Me ha pasado muchas veces, como supongo que le pasa a quien lee y disfruta haciéndolo, lo de sentir —¿cómo decirlo?— una sensación así como un latiguillo, una ráfaga, una descarga cuando leo una palabra concreta, una determinada frase, una oración entera con sus subordinadas adjuntas incluidas que mi cerebro procesa con un placer especial que no experimenta con el resto de palabras, frases y oraciones de esa misma lectura. Instantáneamente se me curva la boca en una sonrisa refleja y pienso que es entonces cuando de verdad se produce esa conexión persona-libro que haría feliz a cualquier autor del universo.
Dando una vuelta de tuerca me gusta imaginar que hay un neurotransmisor específico y de nombre rebuscado que se encarga en exclusiva de transmitirle al cerebro que ha leído algo de lo que debería guardar recuerdo. No ha leído cualquier cosa sino lo que podría colgarse con luces de neón del mismo cielo para que todo el mundo lo disfrute. Palabras-tesoro, frases-tesoro, oraciones-tesoro que significan mucho más que lo que contienen, que la semántica propiamente dicha. Es un gran acto de generosidad que experimento a solas, seguramente a oscuras y con una única luz directa de una lámpara-flexo sobre el libro objeto de mis delirios.
Lo que pasa, me atrevo a opinar, es que el momento en que uno lee lo que lee determina totalmente el modo en que se toma esa lectura. Nunca se puede ser inmune al efecto que producen las palabras. Así, no da igual percibir la Anna Karenina de Tólstoi durante un febrero gélido y nebuloso que en un agosto con mínimas de veinticinco grados a la sombra, a los veinte años que a los setenta, muy enamorado que después de haber dado por terminada una historia frustrada que te haya dejado el corazón desolado.
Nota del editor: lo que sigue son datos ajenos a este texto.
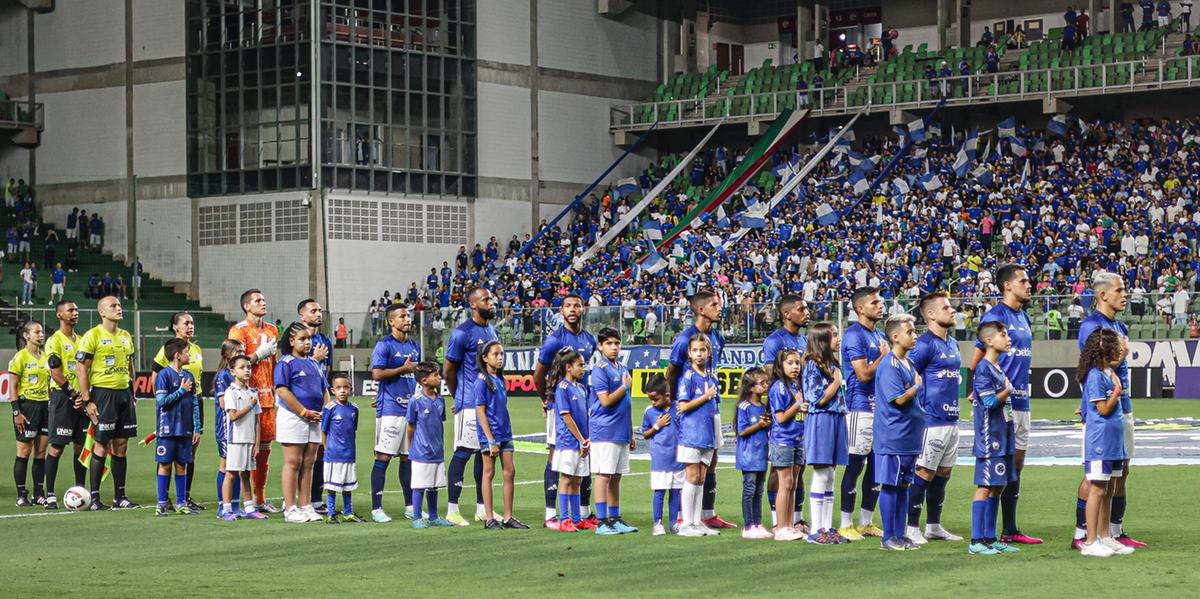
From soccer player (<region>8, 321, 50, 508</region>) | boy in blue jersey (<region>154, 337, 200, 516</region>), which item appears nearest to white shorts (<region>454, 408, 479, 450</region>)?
boy in blue jersey (<region>154, 337, 200, 516</region>)

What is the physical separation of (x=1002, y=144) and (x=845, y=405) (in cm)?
4251

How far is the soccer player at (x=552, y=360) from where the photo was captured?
596 inches

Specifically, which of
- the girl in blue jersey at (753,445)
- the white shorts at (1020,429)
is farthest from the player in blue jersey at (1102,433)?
the girl in blue jersey at (753,445)

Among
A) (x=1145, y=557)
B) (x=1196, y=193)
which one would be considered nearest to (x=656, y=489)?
(x=1145, y=557)

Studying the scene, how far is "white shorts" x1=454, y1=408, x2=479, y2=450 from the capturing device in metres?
15.2

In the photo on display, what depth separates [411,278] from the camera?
58.7 metres

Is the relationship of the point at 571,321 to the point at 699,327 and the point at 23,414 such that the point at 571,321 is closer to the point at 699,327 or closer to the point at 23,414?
the point at 699,327

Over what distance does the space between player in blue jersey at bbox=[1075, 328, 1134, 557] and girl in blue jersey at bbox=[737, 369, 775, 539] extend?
2.80m

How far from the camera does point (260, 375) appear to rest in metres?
16.8

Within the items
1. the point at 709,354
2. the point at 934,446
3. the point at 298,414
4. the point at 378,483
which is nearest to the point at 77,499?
the point at 298,414

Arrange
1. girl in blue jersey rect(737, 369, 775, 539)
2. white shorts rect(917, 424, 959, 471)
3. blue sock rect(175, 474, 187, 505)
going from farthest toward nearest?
blue sock rect(175, 474, 187, 505)
girl in blue jersey rect(737, 369, 775, 539)
white shorts rect(917, 424, 959, 471)

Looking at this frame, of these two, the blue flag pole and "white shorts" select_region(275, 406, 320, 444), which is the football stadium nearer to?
"white shorts" select_region(275, 406, 320, 444)

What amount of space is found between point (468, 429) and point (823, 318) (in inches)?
916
Ni se absorbe de la misma manera, ahora a salvo y recompuesto y con nietos alrededor, una biografía de Hitler y sus «logros» habiendo sufrido, por ejemplo, en Mauthausen, duchas de agua helada, flagelaciones, un hambre atroz, trabajos forzados que pusieron tu cuerpo al límite cada día de los cuatro años eternos que estuviste allí, y al borde del desánimo y de la muerte haber sido liberado por el ejército norteamericano el 5 de mayo de 1945, que no habiendo vivido esas experiencias ni ninguna otra que se le parezca. Las cosas hay que ponerlas en un contexto, siempre, como ese globo rojo que hasta resulta poético cuando se pierde en el espacio pero que a buen seguro ha roto algo más que un hilo.
Por eso tener un libro entre las manos y ser su dueño ya vaticina un uso indiscriminado de él. Lo abriremos cuantas veces nos venga en gana para obtener lo que queremos, que es placer, recompensa, ese gustito físico no muy fácil de explicar que sin embargo hace adicto a quien lo siente. Qué sensación tremenda en el buen sentido es que se te salte la risa, que tragues saliva, que te bloquees, que te aguantes las lágrimas, que las dejes correr, que se te erice la piel tras leer unas líneas escritas con tanta emoción que las tuyas fluyen sin que las puedas reabsorber. Amortizas las páginas con la sonrisa involuntaria y cuanto más avanzas más quieres frenarte para no ponerle fin.
Está contraindicado no leer y por algo debe ser.